▸ Task details: Give back all of the data exactly as it appears here.

▸ Data to examine:
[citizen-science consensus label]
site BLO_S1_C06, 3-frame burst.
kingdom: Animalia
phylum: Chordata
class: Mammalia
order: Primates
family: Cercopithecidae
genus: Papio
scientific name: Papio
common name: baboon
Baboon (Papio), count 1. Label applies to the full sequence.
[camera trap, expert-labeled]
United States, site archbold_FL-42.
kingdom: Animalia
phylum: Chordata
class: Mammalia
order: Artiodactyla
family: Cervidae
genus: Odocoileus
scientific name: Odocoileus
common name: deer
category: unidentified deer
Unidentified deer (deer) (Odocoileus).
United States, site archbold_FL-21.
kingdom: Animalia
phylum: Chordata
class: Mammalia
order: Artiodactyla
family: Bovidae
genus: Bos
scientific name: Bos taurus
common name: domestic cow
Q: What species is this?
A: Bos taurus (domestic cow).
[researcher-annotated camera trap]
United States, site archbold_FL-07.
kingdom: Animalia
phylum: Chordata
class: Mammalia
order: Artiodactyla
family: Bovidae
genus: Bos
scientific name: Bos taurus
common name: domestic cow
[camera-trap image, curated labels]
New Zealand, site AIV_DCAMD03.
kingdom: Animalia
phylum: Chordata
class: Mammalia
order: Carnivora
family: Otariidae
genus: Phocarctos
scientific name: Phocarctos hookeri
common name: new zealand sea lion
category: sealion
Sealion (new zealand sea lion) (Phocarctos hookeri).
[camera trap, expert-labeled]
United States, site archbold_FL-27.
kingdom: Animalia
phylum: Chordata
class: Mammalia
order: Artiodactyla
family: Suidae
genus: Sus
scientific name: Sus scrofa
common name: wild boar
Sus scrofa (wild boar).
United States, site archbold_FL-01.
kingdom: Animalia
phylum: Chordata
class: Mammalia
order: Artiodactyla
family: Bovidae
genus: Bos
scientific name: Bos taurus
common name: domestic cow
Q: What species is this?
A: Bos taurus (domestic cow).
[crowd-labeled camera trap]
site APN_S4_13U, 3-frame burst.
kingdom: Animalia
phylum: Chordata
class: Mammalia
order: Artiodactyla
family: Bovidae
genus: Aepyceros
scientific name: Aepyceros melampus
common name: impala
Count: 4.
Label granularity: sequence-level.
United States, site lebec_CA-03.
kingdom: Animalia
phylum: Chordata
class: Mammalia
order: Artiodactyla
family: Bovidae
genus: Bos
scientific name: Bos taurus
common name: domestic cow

▸ Reply:
[citizen-science consensus label]
site BLO_S1_C06, 3-frame burst.
kingdom: Animalia
phylum: Chordata
class: Mammalia
order: Primates
family: Cercopithecidae
genus: Papio
scientific name: Papio
common name: baboon
Baboon (Papio), count 1. Label applies to the full sequence.
[camera trap, expert-labeled]
United States, site archbold_FL-42.
kingdom: Animalia
phylum: Chordata
class: Mammalia
order: Artiodactyla
family: Cervidae
genus: Odocoileus
scientific name: Odocoileus
common name: deer
category: unidentified deer
Unidentified deer (deer) (Odocoileus).
United States, site archbold_FL-21.
kingdom: Animalia
phylum: Chordata
class: Mammalia
order: Artiodactyla
family: Bovidae
genus: Bos
scientific name: Bos taurus
common name: domestic cow
Q: What species is this?
A: Bos taurus (domestic cow).
[researcher-annotated camera trap]
United States, site archbold_FL-07.
kingdom: Animalia
phylum: Chordata
class: Mammalia
order: Artiodactyla
family: Bovidae
genus: Bos
scientific name: Bos taurus
common name: domestic cow
[camera-trap image, curated labels]
New Zealand, site AIV_DCAMD03.
kingdom: Animalia
phylum: Chordata
class: Mammalia
order: Carnivora
family: Otariidae
genus: Phocarctos
scientific name: Phocarctos hookeri
common name: new zealand sea lion
category: sealion
Sealion (new zealand sea lion) (Phocarctos hookeri).
[camera trap, expert-labeled]
United States, site archbold_FL-27.
kingdom: Animalia
phylum: Chordata
class: Mammalia
order: Artiodactyla
family: Suidae
genus: Sus
scientific name: Sus scrofa
common name: wild boar
Sus scrofa (wild boar).
United States, site archbold_FL-01.
kingdom: Animalia
phylum: Chordata
class: Mammalia
order: Artiodactyla
family: Bovidae
genus: Bos
scientific name: Bos taurus
common name: domestic cow
Q: What species is this?
A: Bos taurus (domestic cow).
[crowd-labeled camera trap]
site APN_S4_13U, 3-frame burst.
kingdom: Animalia
phylum: Chordata
class: Mammalia
order: Artiodactyla
family: Bovidae
genus: Aepyceros
scientific name: Aepyceros melampus
common name: impala
Count: 4.
Label granularity: sequence-level.
United States, site lebec_CA-03.
kingdom: Animalia
phylum: Chordata
class: Mammalia
order: Artiodactyla
family: Bovidae
genus: Bos
scientific name: Bos taurus
common name: domestic cow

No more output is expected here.